Autant de préconisations politiquement incorrectes qui ne devraient pas produire d’annonces spectaculaires par les pouvoirs publics.
La Fédération nationale des médecins radiologues (FNMR) a rapidement réagi. Elle rejette le premier scénario « qui serait un retour en arrière préjudiciable à la santé des femmes et générateur d’iniquités et de pertes de chance ». La FNMR soutient plutôt le renforcement de moyens déjà mis en œuvre. Et propose l’extension systématique de la seconde lecture en cas de bilan négatif. Le contrôle qualité serait étendu à la tomosynthèse et aux échographes. A suivre.
Encadré L’imagerie du cancer
En dépit de ses imperfections, la mammographie demeure toujours l’examen de référence. Selon certains spécialistes elle serait toutefois à l’origine de faux-positif, à savoir un examen jugé potentiellement annonciateur d’un cancer qui en fait n’existe pas. De plus, cette technique serait également à l’origine de cancers radio-induits et de décès par cancer estimé entre 1 et 7 pour 100 000 femmes suivies pendant 25 ans, soit 1/100ème des décès évités par la technique.
L’échographie, examen bénin, est aussi accusée d’être à l’origine de faux-positifs supérieur au bénéfice de l’augmentation du nombre de cancers détectés. L’intérêt de l’examen doit encore être évalué.
D’autres techniques sont en cours de développement ou font l’objet de controverses.

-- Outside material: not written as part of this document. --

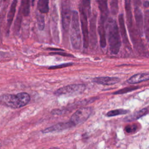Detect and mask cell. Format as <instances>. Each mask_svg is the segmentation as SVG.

L’IRM mammaire est actuellement recommandée pour des femmes à plus haut niveau de risque. Elle est prescrite en cas d’antécédent d’irradiation thoracique médicale à haute dose, comme dans la maladie de Hodgkin, de prédisposition génétique avérée (notamment mutation des gènes BRCA 1 et 2) ou d’antécédent familial avec cancer du sein. Elle n’est pas préconisée en première intention du fait du nombre important de faux-positifs.
L’espoir repose donc sur la tomosynthèse, technique d’imagerie 3D. Grâce à la précision de la technologie, l’association à d’autres examens de type échographie ne serait plus nécessaire. Facteur toutefois limitant, elle expose à deux fois plus de radiations qu’une technique de mammographies.
Enfin, d’autres techniques sont moins avancées mais dotées d’un fort potentiel. L’élastographie réduirait le nombre de biopsies. A plus long terme, sont attendus l’imagerie optique, infrarouge.